----- Exercise inputs -----

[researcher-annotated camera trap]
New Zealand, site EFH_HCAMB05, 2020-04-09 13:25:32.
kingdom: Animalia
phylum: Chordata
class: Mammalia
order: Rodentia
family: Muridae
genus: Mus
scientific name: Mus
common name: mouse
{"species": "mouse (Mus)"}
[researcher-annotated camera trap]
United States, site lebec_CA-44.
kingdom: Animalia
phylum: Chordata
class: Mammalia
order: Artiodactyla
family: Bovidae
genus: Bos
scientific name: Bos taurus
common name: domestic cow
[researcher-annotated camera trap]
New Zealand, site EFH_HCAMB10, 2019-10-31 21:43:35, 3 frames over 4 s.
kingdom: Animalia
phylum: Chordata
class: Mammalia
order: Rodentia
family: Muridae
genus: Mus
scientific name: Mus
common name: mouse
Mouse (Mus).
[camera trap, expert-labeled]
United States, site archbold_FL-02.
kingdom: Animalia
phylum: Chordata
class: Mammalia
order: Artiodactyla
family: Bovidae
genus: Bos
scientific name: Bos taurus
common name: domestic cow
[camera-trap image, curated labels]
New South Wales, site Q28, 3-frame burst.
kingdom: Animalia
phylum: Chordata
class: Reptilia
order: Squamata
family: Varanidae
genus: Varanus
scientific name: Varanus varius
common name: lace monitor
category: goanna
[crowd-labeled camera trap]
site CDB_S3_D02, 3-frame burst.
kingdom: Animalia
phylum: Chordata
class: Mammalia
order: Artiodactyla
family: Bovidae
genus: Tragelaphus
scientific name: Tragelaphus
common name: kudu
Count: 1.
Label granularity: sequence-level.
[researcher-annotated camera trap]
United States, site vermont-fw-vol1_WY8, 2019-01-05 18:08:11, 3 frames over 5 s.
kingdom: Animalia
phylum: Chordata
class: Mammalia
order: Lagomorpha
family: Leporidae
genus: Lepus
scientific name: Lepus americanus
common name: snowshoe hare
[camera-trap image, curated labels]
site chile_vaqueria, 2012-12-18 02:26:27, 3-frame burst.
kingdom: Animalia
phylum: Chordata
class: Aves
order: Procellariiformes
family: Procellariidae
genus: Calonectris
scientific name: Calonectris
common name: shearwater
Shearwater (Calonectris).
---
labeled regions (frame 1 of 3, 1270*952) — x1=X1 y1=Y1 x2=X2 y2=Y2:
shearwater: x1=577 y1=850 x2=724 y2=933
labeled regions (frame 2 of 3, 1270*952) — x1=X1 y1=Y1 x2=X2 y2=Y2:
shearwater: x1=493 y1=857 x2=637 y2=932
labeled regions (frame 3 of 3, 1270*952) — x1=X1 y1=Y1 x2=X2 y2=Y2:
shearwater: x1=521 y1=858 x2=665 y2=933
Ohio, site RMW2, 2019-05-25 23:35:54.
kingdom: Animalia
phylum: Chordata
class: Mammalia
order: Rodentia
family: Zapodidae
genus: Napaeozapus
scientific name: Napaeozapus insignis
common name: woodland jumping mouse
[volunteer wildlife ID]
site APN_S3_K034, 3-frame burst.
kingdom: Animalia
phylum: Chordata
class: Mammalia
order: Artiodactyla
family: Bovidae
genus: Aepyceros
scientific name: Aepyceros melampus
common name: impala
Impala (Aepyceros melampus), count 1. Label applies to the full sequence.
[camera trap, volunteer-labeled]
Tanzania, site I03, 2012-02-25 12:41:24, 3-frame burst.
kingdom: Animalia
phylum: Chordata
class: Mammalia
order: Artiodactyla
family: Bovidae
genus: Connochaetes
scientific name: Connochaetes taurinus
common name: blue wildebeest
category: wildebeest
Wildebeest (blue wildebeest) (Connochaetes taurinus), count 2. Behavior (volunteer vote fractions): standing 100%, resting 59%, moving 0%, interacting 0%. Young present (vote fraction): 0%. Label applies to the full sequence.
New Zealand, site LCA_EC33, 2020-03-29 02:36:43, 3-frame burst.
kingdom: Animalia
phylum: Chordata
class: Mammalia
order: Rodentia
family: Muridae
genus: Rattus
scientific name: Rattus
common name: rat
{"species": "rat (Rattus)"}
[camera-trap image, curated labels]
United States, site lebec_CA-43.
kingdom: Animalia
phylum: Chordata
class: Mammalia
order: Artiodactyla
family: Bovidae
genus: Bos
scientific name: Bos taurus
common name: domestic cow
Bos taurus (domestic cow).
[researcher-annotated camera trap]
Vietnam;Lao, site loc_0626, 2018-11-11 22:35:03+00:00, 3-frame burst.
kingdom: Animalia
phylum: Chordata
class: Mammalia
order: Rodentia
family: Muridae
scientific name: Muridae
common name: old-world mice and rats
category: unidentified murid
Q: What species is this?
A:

-----

§ **Task item**
Your answer should be the exact lines above from the one with "family: Procellariidae" through the one with "common name: old-world mice and rats", both included, and nothing besides.

§ **Task result**
family: Procellariidae
genus: Calonectris
scientific name: Calonectris
common name: shearwater
Shearwater (Calonectris).
---
labeled regions (frame 1 of 3, 1270*952) — x1=X1 y1=Y1 x2=X2 y2=Y2:
shearwater: x1=577 y1=850 x2=724 y2=933
labeled regions (frame 2 of 3, 1270*952) — x1=X1 y1=Y1 x2=X2 y2=Y2:
shearwater: x1=493 y1=857 x2=637 y2=932
labeled regions (frame 3 of 3, 1270*952) — x1=X1 y1=Y1 x2=X2 y2=Y2:
shearwater: x1=521 y1=858 x2=665 y2=933
Ohio, site RMW2, 2019-05-25 23:35:54.
kingdom: Animalia
phylum: Chordata
class: Mammalia
order: Rodentia
family: Zapodidae
genus: Napaeozapus
scientific name: Napaeozapus insignis
common name: woodland jumping mouse
[volunteer wildlife ID]
site APN_S3_K034, 3-frame burst.
kingdom: Animalia
phylum: Chordata
class: Mammalia
order: Artiodactyla
family: Bovidae
genus: Aepyceros
scientific name: Aepyceros melampus
common name: impala
Impala (Aepyceros melampus), count 1. Label applies to the full sequence.
[camera trap, volunteer-labeled]
Tanzania, site I03, 2012-02-25 12:41:24, 3-frame burst.
kingdom: Animalia
phylum: Chordata
class: Mammalia
order: Artiodactyla
family: Bovidae
genus: Connochaetes
scientific name: Connochaetes taurinus
common name: blue wildebeest
category: wildebeest
Wildebeest (blue wildebeest) (Connochaetes taurinus), count 2. Behavior (volunteer vote fractions): standing 100%, resting 59%, moving 0%, interacting 0%. Young present (vote fraction): 0%. Label applies to the full sequence.
New Zealand, site LCA_EC33, 2020-03-29 02:36:43, 3-frame burst.
kingdom: Animalia
phylum: Chordata
class: Mammalia
order: Rodentia
family: Muridae
genus: Rattus
scientific name: Rattus
common name: rat
{"species": "rat (Rattus)"}
[camera-trap image, curated labels]
United States, site lebec_CA-43.
kingdom: Animalia
phylum: Chordata
class: Mammalia
order: Artiodactyla
family: Bovidae
genus: Bos
scientific name: Bos taurus
common name: domestic cow
Bos taurus (domestic cow).
[researcher-annotated camera trap]
Vietnam;Lao, site loc_0626, 2018-11-11 22:35:03+00:00, 3-frame burst.
kingdom: Animalia
phylum: Chordata
class: Mammalia
order: Rodentia
family: Muridae
scientific name: Muridae
common name: old-world mice and rats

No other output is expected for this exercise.